1358人浏览 · 2024-02-03 20:47:00

脑子不好真君 · 2024-02-03 20:47:00 发布

一、前言

二、爬虫与数据处理

三、模型

一、前言

爬取数据仅用于练习和学习。本文运用二手房规格sepc(如3室2厅1卫)和二手房面积area预测二手房价格price，只是练习和学习，不代表任何实际意义。

二、爬虫与数据处理

import requests
import chardet
import pandas as pd
import time
from lxml import etree
from fake_useragent import UserAgent

ua = UserAgent()
user_agent = ua.random
print(user_agent)

url = 'https://gy.58.com/ershoufang/'
headers = {
   'User-Agent':user_agent
}

resp = requests.get(url=url, headers=headers)
encoding = chardet.detect(resp.content)['encoding']
resp.encoding = encoding
page_text = resp.text

tree = etree.HTML(page_text)
page_num_data = tree.xpath('//*[@id="esfMain"]/section/section/section/section/div/ul/li/a/text()')
page_num =  [item.strip() for item in page_num_data if item.strip().isdigit()]
last_page = int(page_num[-1])


total_address_title = []
total_BR_LR_B = []
total_area = []
total_price = []
empty_title = 0
empty_address_data = 0
empty_BR_LR_B_data = 0
empty_area_data = 0
empty_price_data = 0

for i in range(1, last_page+1):
    url = 'https://gy.58.com/ershoufang/p{}/?PGTID=0d100000-007d-f5b6-2cca-9cae0bcabf83&ClickID=1'.format(i)
    headers = {
        'User-Agent':user_agent
    }

    resp = requests.get(url=url, headers=headers)
    encoding = chardet.detect(resp.content)['encoding']
    resp.encoding = encoding
    page_text = resp.text

    tree = etree.HTML(page_text)
    
    title = tree.xpath('//*[@id="esfMain"]/section/section/section/section/div/a/div/div/div/h3[@class="property-content-title-name"]/text()')
    time.sleep(3)

    address_data = tree.xpath('//*[@id="esfMain"]/section/section/section/section/div/a/div/div/section/div/p[@class="property-content-info-comm-address"]/span/text()')
    address = [''.join(address_data[i:i+3]) for i in range(0, len(address_data), 3)]
    time.sleep(3)
    
    title_address = [str(address[i]) + '||' + str(title[i]) for i in range(min(len(address), len(title)))]
    total_address_title.extend(title_address)
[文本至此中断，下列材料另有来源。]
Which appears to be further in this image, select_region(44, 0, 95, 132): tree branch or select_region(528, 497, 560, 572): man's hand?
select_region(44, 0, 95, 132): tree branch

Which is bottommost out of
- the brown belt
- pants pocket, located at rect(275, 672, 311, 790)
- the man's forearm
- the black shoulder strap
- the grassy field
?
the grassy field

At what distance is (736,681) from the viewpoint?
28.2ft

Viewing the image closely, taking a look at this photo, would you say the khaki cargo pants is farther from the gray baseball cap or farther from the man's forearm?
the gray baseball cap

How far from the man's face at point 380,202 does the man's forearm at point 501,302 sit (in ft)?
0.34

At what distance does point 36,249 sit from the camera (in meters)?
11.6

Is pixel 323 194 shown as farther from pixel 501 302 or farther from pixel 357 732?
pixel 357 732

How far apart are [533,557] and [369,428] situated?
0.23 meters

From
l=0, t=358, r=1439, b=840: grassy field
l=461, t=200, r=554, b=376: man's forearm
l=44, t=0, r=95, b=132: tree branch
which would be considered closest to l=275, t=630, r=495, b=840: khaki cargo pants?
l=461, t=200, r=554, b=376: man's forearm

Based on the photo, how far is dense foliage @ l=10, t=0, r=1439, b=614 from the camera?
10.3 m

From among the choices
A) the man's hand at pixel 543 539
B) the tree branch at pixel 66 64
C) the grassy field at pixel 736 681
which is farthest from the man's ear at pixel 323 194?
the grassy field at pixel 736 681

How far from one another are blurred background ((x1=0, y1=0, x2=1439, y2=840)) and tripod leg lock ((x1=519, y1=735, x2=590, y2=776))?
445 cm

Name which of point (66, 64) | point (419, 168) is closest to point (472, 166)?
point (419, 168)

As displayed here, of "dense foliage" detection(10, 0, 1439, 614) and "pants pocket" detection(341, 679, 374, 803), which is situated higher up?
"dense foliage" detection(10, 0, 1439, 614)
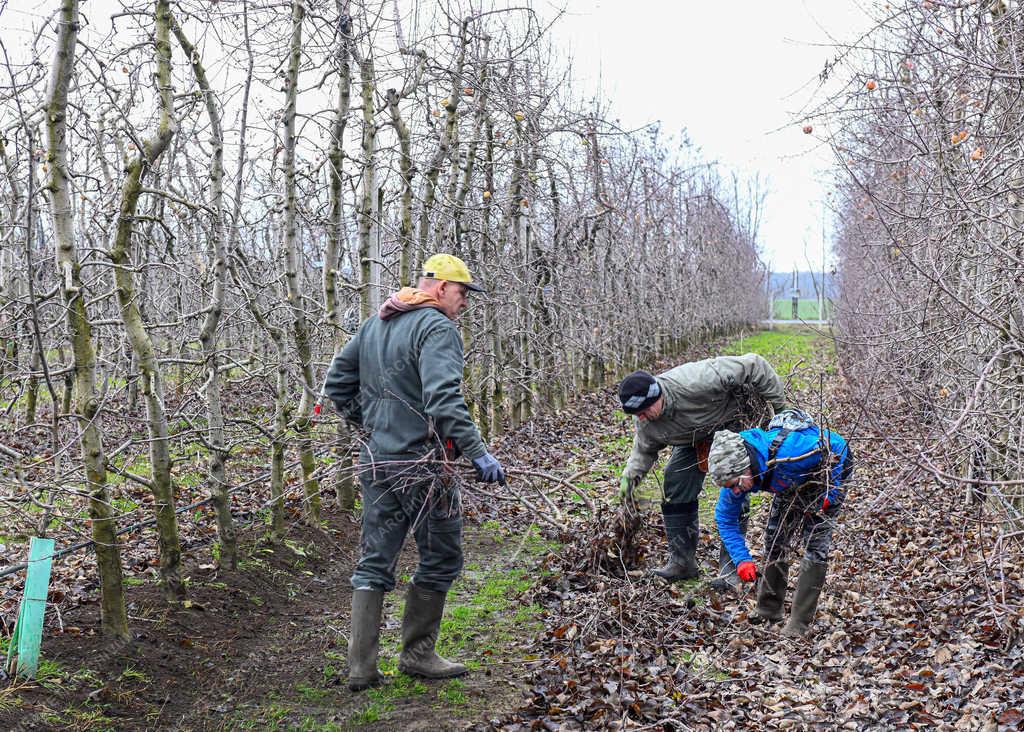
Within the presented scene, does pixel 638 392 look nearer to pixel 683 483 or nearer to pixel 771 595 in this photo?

    BR_LR_B_data = tree.xpath('//*[@id="esfMain"]/section/section/section/section/div/a/div/div/section/div/p[@class="property-content-info-text property-content-info-attribute"]/span/text()')
    BR_LR_B = [''.join(BR_LR_B_data[i:i+6]) for i in range(0, len(BR_LR_B_data), 6)]
    total_BR_LR_B.extend(BR_LR_B)
    time.sleep(3)

    area_data = tree.xpath('//*[@id="esfMain"]/section/section/section/section/div/a/div/div/section/div/p[@class="property-content-info-text"]/text()')
    area = [item.strip() for item in area_data if '㎡' in item.strip()]
    total_area.extend(area)
    time.sleep(3)

    price_data = tree.xpath('//*[@id="esfMain"]/section/section/section/section/div/a/div/div/p/span[@class="property-price-total-num"]/text()')
    price = [price + '万' for price in price_data]
    total_price.extend(price)
    time.sleep(3)
    
    if len(title) == 0:
        empty_title += 1
    if len(address_data) == 0:
        empty_address_data += 1
    if len(BR_LR_B_data) == 0:
        empty_BR_LR_B_data += 1
    if len(area_data) == 0:
        empty_area_data += 1
    if len(price_data) == 0:
        empty_price_data += 1
    
    print('Page{} 爬取成功'.format(i))

df = pd.DataFrame({
    '地址': total_address_title,
    '规格': total_BR_LR_B,
    '面积': total_area,
    '价格': total_price
})

print(empty_title, empty_address_data, empty_BR_LR_B_data, empty_area_data, empty_price_data)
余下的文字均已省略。